══ GIVEN TEXT ══
Giant solar park in the desert jump starts Egypt’s renewables push

  • Plant is one of world’s largest at nearly 1.5 GW
  • Egypt has 20% renewables target by 2022

ASWAN: Near the southern Egyptian city of Aswan, a swathe of photovoltaic solar panels spreads over an area of desert so large it is clearly visible from space.
They are part of the Benban plant, one of the world’s largest solar parks following completion last month of a second phase of the estimated $2.1 billion development project.
Designed to anchor a renewable energy sector by attracting foreign and domestic private-sector developers and financial backers, the plant now provides nearly 1.5 GW to Egypt’s national grid and has brought down the price of solar energy at a time when the government is phasing out electricity subsidies.
In 2013, Egypt was suffering rolling blackouts due to power shortages at aging power stations. Three gigantic gas-powered stations with a capacity of 14.4 GW procured from Siemens in 2015 turned the deficit into a surplus.
National installed electricity capacity is now around 50 GW and Egypt aims to increase the share of electricity provided by renewables from a fraction currently to 20% by 2022 and 42% by 2035.
“They have plans to bring out renewable energy, private sector invested, across the Red Sea in wind and throughout the deserts for solar power,” said Christopher Cantelmi of the International Finance Corporation (IFC), a lead backer of Benban along with the European Bank for Reconstruction and Development.
═══
# TASK A
According to the Benban article, what was the capacity of the three gas-powered stations procured from Siemens in 2015?
# TASK B
Please summarize the Benban article in two sentences.
# TASK C
List every organization named in the Benban article.
The entries have no connection to the Benban article.
══ DATA FOR REVIEW ══
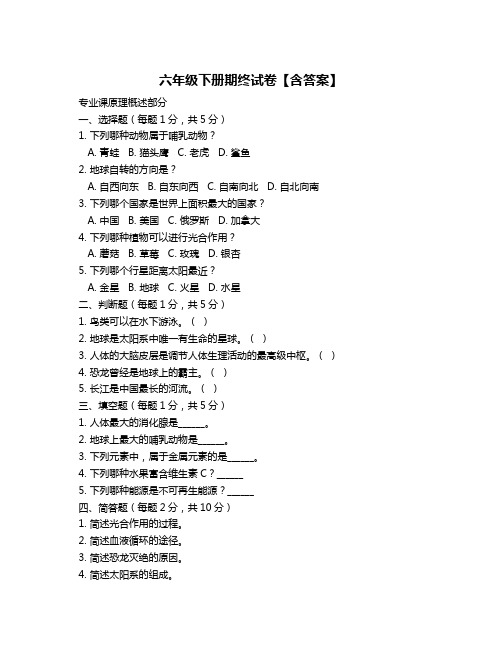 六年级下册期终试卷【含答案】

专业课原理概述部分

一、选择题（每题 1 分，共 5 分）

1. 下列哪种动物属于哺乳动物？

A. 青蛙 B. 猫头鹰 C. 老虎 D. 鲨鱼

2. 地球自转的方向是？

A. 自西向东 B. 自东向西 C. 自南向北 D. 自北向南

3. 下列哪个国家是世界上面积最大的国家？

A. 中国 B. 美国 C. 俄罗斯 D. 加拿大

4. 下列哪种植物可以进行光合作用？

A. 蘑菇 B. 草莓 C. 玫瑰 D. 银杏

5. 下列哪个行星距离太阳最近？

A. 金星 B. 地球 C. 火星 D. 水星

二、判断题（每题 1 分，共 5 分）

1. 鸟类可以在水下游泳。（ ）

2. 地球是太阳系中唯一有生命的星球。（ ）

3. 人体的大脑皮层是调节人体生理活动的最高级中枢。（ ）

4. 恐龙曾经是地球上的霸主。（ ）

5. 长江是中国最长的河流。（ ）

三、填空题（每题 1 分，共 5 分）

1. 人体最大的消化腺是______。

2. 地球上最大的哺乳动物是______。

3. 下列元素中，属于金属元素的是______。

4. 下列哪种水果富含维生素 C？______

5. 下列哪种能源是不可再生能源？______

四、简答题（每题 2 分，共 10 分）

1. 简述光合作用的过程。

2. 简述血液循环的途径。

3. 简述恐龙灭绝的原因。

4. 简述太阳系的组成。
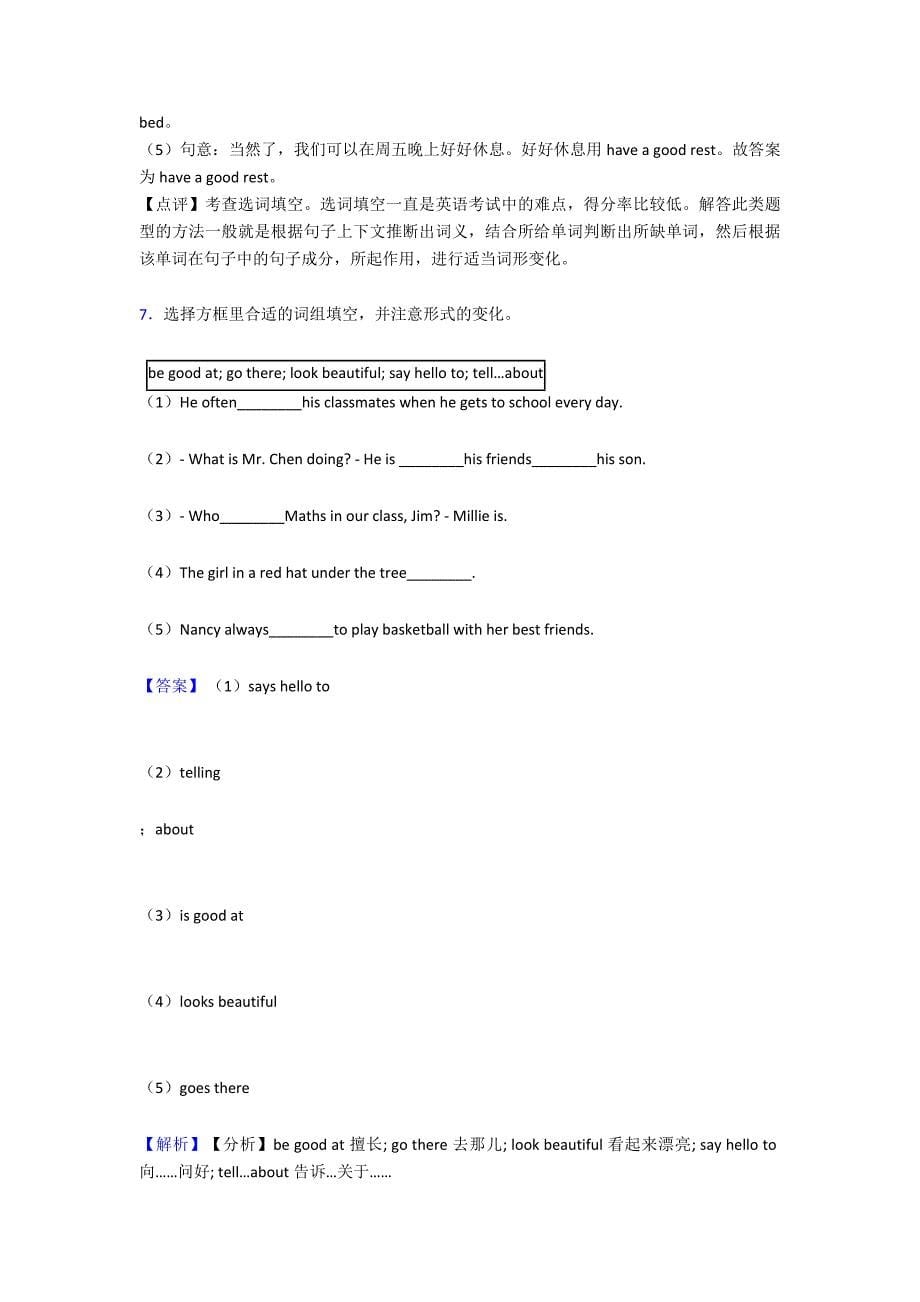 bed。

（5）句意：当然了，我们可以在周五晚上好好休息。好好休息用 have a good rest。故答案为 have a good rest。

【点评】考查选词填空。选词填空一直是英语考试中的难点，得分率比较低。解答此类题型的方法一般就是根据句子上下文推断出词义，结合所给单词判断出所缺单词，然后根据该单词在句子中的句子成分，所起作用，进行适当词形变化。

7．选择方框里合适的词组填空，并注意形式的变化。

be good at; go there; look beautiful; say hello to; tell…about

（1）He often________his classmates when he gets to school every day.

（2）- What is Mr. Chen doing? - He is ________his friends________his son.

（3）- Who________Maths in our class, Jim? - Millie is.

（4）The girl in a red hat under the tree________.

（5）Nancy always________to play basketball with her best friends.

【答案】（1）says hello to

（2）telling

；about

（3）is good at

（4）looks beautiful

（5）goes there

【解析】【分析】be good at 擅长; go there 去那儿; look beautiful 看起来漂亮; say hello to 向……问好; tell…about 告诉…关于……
═══
# RESPONSE BOX A
14.4 GW

# RESPONSE BOX B
The Benban plant near Aswan, an estimated $2.1 billion project, became one of the world's largest solar parks after its second phase was completed, and it now supplies nearly 1.5 GW to Egypt's national grid while bringing down the price of solar energy. Egypt, which suffered rolling blackouts in 2013 before three Siemens gas-powered stations turned the deficit into a surplus, aims to raise the renewables share of its electricity to 20% by 2022 and 42% by 2035.

# RESPONSE BOX C
- Siemens
- International Finance Corporation (IFC)
- European Bank for Reconstruction and Development